*作業内容:* 下に示す竹の子の包装体とその製造方法についての文章を、最後の文の後から書き継いでもらえますか。

*抜粋文:*
説明

竹の子の包装体とその製造方法

【課題】 皮のついた天然の竹の子をそのまま包材で包装した竹の子の包装体と、そのような皮付き竹の子を包材で包装して包装体を製造する製造方法に関し、収穫直後の天然の竹の子そのままの状態で、その風味を損なうことなく保存することができ、しかもそのような状態の竹の子を、本来の収穫時期である4〜6月頃以外の時期にも商品として供し得るような竹の子の包装体を提供することを課題とする。
【解決手段】 採取後の天然の竹の子であって、身部に皮部が付着したままの状態の竹の子が真空包装され、且つ加熱殺菌されていることを特徴とする。

【発明の詳細な説明】
【技術分野】
【0001】
本発明は、竹の子の包装体とその製造方法、さらに詳しくは、皮のついた天然の竹の子をそのまま包材で包装した竹の子の包装体と、そのような皮付き竹の子を包材で包装して包装体を製造する製造方法に関する。

*提示情報:*

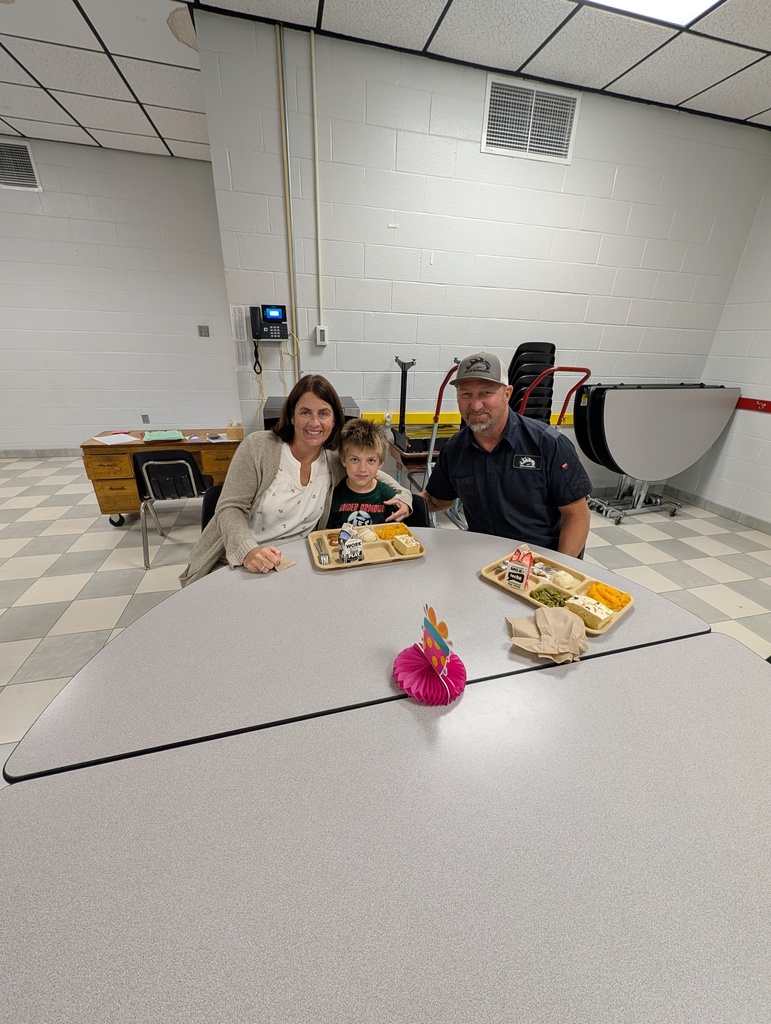 student with October birthday and family/friends eating lunch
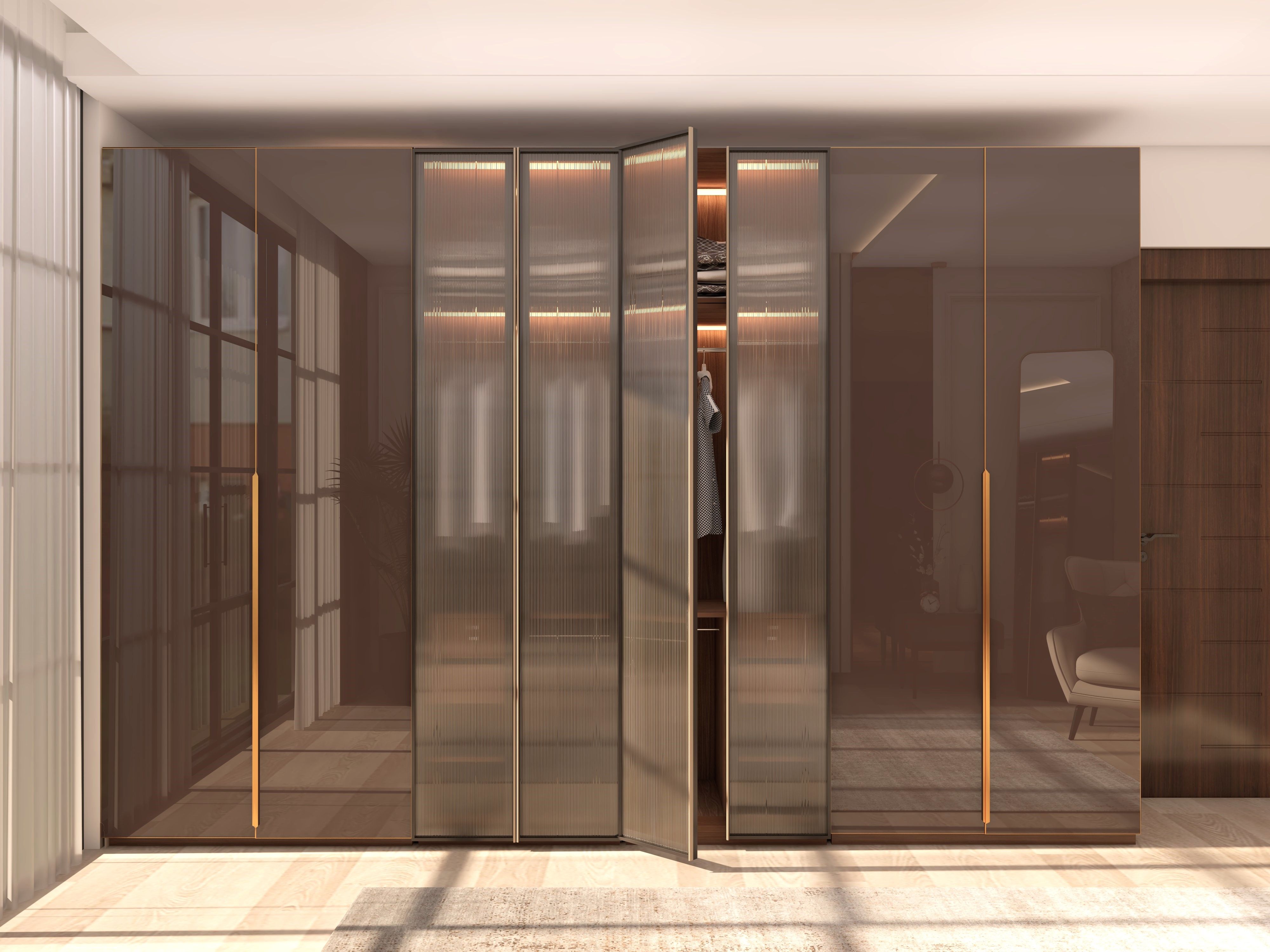 Glossy wardrobe with fluted glass doors and golden handles - Beautiful Homes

*解答:*
【背景技術】
【0002】
周知のように、竹の子は我国では4〜6月頃に採取されるが、それ以降になると全く採取することができない。従って、採取直後の天然の竹の子は、4〜6月の収穫時期でないと青果店やスーパーマーケット等の各種の店舗で購入することができない。ところが、食材としては一年中販売されており、収穫時期以外の竹の子は、採取された後、保存されて合成樹脂製の包材等に収納されて市販されている。
【0003】
そこで、このようにして収穫時期以外に販売されている竹の子は、収穫後に保存され、製造業者で大型の缶詰や瓶詰めの状態で問屋等を介して各種小売店に販売され、その缶詰や瓶詰めのものを小売店で小分けにして上記合成樹脂製の包材等に収納されて販売されるのである。しかし、このような流通過程によれば、皮部を剥いで身部を湯がいたものを缶詰や瓶詰めの状態にするので、天然の竹の子本来の風味が損なわれることとなる。
【0004】
このような問題に鑑み、風味や食感に優れるとともに、保存用の添加物を一切使用せずに長期保存が可能で、料理用食材として簡便に使用できるようにした野菜類の保存加工方法として、下記特許文献1のような特許出願がなされている。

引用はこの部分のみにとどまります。